*** Recorded information ***

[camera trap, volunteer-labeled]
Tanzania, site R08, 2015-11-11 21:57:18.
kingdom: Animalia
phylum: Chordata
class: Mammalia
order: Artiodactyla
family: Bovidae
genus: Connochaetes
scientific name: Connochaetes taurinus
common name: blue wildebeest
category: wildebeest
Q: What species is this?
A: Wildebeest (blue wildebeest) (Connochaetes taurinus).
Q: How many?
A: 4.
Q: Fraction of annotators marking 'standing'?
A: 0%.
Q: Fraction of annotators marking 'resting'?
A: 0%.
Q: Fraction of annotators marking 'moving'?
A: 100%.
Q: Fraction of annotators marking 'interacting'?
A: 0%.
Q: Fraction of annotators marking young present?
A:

***

What you need to do: The records above must be transcribed line for line, exactly.

Solution to this problem:
[camera trap, volunteer-labeled]
Tanzania, site R08, 2015-11-11 21:57:18.
kingdom: Animalia
phylum: Chordata
class: Mammalia
order: Artiodactyla
family: Bovidae
genus: Connochaetes
scientific name: Connochaetes taurinus
common name: blue wildebeest
category: wildebeest
Q: What species is this?
A: Wildebeest (blue wildebeest) (Connochaetes taurinus).
Q: How many?
A: 4.
Q: Fraction of annotators marking 'standing'?
A: 0%.
Q: Fraction of annotators marking 'resting'?
A: 0%.
Q: Fraction of annotators marking 'moving'?
A: 100%.
Q: Fraction of annotators marking 'interacting'?
A: 0%.
Q: Fraction of annotators marking young present?
A:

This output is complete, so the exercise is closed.